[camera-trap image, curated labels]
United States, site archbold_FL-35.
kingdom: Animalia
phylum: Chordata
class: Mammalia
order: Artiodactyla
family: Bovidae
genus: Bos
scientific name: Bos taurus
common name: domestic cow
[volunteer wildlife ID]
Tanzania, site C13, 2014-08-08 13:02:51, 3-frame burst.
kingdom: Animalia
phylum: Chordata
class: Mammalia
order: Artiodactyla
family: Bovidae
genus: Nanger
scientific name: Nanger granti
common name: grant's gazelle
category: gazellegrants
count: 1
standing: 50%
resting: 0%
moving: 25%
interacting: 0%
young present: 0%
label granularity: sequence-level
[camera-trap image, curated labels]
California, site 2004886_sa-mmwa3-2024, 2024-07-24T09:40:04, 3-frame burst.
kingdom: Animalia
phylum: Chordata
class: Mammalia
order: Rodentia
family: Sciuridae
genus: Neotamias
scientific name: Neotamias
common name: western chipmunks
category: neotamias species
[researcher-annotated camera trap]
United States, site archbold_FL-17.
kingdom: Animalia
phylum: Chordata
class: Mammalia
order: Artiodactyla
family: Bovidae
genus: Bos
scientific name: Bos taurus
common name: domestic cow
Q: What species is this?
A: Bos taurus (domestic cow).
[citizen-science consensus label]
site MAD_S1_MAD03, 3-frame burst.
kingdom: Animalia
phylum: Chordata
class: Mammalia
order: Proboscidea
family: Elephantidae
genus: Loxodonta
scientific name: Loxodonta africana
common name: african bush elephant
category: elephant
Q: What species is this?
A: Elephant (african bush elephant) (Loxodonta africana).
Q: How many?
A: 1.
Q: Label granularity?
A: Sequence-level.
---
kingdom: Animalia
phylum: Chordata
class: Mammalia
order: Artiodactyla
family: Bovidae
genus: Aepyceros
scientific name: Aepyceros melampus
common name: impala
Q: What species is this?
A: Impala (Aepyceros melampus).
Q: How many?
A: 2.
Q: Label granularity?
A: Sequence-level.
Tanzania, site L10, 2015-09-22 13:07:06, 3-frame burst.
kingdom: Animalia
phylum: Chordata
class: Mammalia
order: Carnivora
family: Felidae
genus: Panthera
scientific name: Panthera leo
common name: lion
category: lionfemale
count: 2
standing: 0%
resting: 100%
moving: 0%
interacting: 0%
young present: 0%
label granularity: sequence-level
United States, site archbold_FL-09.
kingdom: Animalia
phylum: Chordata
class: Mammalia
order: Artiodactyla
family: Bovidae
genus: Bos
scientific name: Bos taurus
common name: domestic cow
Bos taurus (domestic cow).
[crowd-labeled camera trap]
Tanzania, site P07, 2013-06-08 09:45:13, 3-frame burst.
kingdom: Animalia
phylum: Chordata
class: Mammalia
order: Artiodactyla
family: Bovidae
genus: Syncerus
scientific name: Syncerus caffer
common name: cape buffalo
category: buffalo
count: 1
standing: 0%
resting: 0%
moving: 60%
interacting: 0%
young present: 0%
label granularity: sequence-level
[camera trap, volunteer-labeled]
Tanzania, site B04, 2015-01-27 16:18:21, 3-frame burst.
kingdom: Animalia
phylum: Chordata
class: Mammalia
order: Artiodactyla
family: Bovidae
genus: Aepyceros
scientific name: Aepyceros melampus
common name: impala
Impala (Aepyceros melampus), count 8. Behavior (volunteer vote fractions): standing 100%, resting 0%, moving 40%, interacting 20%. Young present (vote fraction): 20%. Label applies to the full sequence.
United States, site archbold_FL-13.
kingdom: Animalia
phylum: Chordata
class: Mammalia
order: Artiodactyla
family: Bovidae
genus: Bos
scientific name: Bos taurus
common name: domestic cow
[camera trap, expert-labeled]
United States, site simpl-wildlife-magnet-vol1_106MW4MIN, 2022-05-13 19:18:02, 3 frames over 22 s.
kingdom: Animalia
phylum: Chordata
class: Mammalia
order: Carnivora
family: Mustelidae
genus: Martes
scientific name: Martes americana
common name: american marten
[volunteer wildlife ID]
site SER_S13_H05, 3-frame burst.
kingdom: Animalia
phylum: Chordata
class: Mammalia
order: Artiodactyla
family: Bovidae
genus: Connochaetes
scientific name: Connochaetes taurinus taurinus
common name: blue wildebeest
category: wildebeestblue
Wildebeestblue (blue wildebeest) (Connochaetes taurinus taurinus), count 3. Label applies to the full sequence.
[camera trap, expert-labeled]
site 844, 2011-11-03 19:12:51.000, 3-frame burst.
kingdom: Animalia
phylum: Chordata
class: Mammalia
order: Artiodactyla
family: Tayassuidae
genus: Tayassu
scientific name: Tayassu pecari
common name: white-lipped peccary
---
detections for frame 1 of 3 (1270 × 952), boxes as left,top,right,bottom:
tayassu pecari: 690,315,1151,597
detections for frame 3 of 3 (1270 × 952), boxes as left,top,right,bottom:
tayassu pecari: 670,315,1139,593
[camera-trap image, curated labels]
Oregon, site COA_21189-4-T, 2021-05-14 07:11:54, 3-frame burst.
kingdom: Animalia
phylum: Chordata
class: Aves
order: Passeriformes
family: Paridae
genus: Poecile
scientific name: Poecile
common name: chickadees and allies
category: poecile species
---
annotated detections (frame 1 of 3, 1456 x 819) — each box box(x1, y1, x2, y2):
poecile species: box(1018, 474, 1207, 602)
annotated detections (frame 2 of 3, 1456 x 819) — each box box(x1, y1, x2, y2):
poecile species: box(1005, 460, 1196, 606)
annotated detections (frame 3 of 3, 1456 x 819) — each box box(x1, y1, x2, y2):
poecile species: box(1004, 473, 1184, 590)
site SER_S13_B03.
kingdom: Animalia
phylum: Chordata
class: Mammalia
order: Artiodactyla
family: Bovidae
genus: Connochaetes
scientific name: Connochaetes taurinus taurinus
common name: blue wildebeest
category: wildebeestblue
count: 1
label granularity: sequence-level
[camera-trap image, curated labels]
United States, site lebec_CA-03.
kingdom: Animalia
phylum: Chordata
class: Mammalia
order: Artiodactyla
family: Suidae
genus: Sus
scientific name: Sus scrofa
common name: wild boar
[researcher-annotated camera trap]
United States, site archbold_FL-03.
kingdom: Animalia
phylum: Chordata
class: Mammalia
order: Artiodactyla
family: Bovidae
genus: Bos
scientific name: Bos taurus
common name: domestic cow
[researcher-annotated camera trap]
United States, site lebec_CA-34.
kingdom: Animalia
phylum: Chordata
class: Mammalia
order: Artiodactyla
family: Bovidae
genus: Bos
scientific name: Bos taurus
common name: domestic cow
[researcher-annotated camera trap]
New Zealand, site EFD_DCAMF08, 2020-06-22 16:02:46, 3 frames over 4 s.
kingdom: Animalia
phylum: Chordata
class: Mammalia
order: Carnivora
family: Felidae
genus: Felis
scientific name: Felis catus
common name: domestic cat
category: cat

-- ABOUT THIS TASK --
Copy all of the data exactly. Skip nothing.

-- TASK SOLUTION --
[camera-trap image, curated labels]
United States, site archbold_FL-35.
kingdom: Animalia
phylum: Chordata
class: Mammalia
order: Artiodactyla
family: Bovidae
genus: Bos
scientific name: Bos taurus
common name: domestic cow
[volunteer wildlife ID]
Tanzania, site C13, 2014-08-08 13:02:51, 3-frame burst.
kingdom: Animalia
phylum: Chordata
class: Mammalia
order: Artiodactyla
family: Bovidae
genus: Nanger
scientific name: Nanger granti
common name: grant's gazelle
category: gazellegrants
count: 1
standing: 50%
resting: 0%
moving: 25%
interacting: 0%
young present: 0%
label granularity: sequence-level
[camera-trap image, curated labels]
California, site 2004886_sa-mmwa3-2024, 2024-07-24T09:40:04, 3-frame burst.
kingdom: Animalia
phylum: Chordata
class: Mammalia
order: Rodentia
family: Sciuridae
genus: Neotamias
scientific name: Neotamias
common name: western chipmunks
category: neotamias species
[researcher-annotated camera trap]
United States, site archbold_FL-17.
kingdom: Animalia
phylum: Chordata
class: Mammalia
order: Artiodactyla
family: Bovidae
genus: Bos
scientific name: Bos taurus
common name: domestic cow
Q: What species is this?
A: Bos taurus (domestic cow).
[citizen-science consensus label]
site MAD_S1_MAD03, 3-frame burst.
kingdom: Animalia
phylum: Chordata
class: Mammalia
order: Proboscidea
family: Elephantidae
genus: Loxodonta
scientific name: Loxodonta africana
common name: african bush elephant
category: elephant
Q: What species is this?
A: Elephant (african bush elephant) (Loxodonta africana).
Q: How many?
A: 1.
Q: Label granularity?
A: Sequence-level.
---
kingdom: Animalia
phylum: Chordata
class: Mammalia
order: Artiodactyla
family: Bovidae
genus: Aepyceros
scientific name: Aepyceros melampus
common name: impala
Q: What species is this?
A: Impala (Aepyceros melampus).
Q: How many?
A: 2.
Q: Label granularity?
A: Sequence-level.
Tanzania, site L10, 2015-09-22 13:07:06, 3-frame burst.
kingdom: Animalia
phylum: Chordata
class: Mammalia
order: Carnivora
family: Felidae
genus: Panthera
scientific name: Panthera leo
common name: lion
category: lionfemale
count: 2
standing: 0%
resting: 100%
moving: 0%
interacting: 0%
young present: 0%
label granularity: sequence-level
United States, site archbold_FL-09.
kingdom: Animalia
phylum: Chordata
class: Mammalia
order: Artiodactyla
family: Bovidae
genus: Bos
scientific name: Bos taurus
common name: domestic cow
Bos taurus (domestic cow).
[crowd-labeled camera trap]
Tanzania, site P07, 2013-06-08 09:45:13, 3-frame burst.
kingdom: Animalia
phylum: Chordata
class: Mammalia
order: Artiodactyla
family: Bovidae
genus: Syncerus
scientific name: Syncerus caffer
common name: cape buffalo
category: buffalo
count: 1
standing: 0%
resting: 0%
moving: 60%
interacting: 0%
young present: 0%
label granularity: sequence-level
[camera trap, volunteer-labeled]
Tanzania, site B04, 2015-01-27 16:18:21, 3-frame burst.
kingdom: Animalia
phylum: Chordata
class: Mammalia
order: Artiodactyla
family: Bovidae
genus: Aepyceros
scientific name: Aepyceros melampus
common name: impala
Impala (Aepyceros melampus), count 8. Behavior (volunteer vote fractions): standing 100%, resting 0%, moving 40%, interacting 20%. Young present (vote fraction): 20%. Label applies to the full sequence.
United States, site archbold_FL-13.
kingdom: Animalia
phylum: Chordata
class: Mammalia
order: Artiodactyla
family: Bovidae
genus: Bos
scientific name: Bos taurus
common name: domestic cow
[camera trap, expert-labeled]
United States, site simpl-wildlife-magnet-vol1_106MW4MIN, 2022-05-13 19:18:02, 3 frames over 22 s.
kingdom: Animalia
phylum: Chordata
class: Mammalia
order: Carnivora
family: Mustelidae
genus: Martes
scientific name: Martes americana
common name: american marten
[volunteer wildlife ID]
site SER_S13_H05, 3-frame burst.
kingdom: Animalia
phylum: Chordata
class: Mammalia
order: Artiodactyla
family: Bovidae
genus: Connochaetes
scientific name: Connochaetes taurinus taurinus
common name: blue wildebeest
category: wildebeestblue
Wildebeestblue (blue wildebeest) (Connochaetes taurinus taurinus), count 3. Label applies to the full sequence.
[camera trap, expert-labeled]
site 844, 2011-11-03 19:12:51.000, 3-frame burst.
kingdom: Animalia
phylum: Chordata
class: Mammalia
order: Artiodactyla
family: Tayassuidae
genus: Tayassu
scientific name: Tayassu pecari
common name: white-lipped peccary
---
detections for frame 1 of 3 (1270 × 952), boxes as left,top,right,bottom:
tayassu pecari: 690,315,1151,597
detections for frame 3 of 3 (1270 × 952), boxes as left,top,right,bottom:
tayassu pecari: 670,315,1139,593
[camera-trap image, curated labels]
Oregon, site COA_21189-4-T, 2021-05-14 07:11:54, 3-frame burst.
kingdom: Animalia
phylum: Chordata
class: Aves
order: Passeriformes
family: Paridae
genus: Poecile
scientific name: Poecile
common name: chickadees and allies
category: poecile species
---
annotated detections (frame 1 of 3, 1456 x 819) — each box box(x1, y1, x2, y2):
poecile species: box(1018, 474, 1207, 602)
annotated detections (frame 2 of 3, 1456 x 819) — each box box(x1, y1, x2, y2):
poecile species: box(1005, 460, 1196, 606)
annotated detections (frame 3 of 3, 1456 x 819) — each box box(x1, y1, x2, y2):
poecile species: box(1004, 473, 1184, 590)
site SER_S13_B03.
kingdom: Animalia
phylum: Chordata
class: Mammalia
order: Artiodactyla
family: Bovidae
genus: Connochaetes
scientific name: Connochaetes taurinus taurinus
common name: blue wildebeest
category: wildebeestblue
count: 1
label granularity: sequence-level
[camera-trap image, curated labels]
United States, site lebec_CA-03.
kingdom: Animalia
phylum: Chordata
class: Mammalia
order: Artiodactyla
family: Suidae
genus: Sus
scientific name: Sus scrofa
common name: wild boar
[researcher-annotated camera trap]
United States, site archbold_FL-03.
kingdom: Animalia
phylum: Chordata
class: Mammalia
order: Artiodactyla
family: Bovidae
genus: Bos
scientific name: Bos taurus
common name: domestic cow
[researcher-annotated camera trap]
United States, site lebec_CA-34.
kingdom: Animalia
phylum: Chordata
class: Mammalia
order: Artiodactyla
family: Bovidae
genus: Bos
scientific name: Bos taurus
common name: domestic cow
[researcher-annotated camera trap]
New Zealand, site EFD_DCAMF08, 2020-06-22 16:02:46, 3 frames over 4 s.
kingdom: Animalia
phylum: Chordata
class: Mammalia
order: Carnivora
family: Felidae
genus: Felis
scientific name: Felis catus
common name: domestic cat
category: cat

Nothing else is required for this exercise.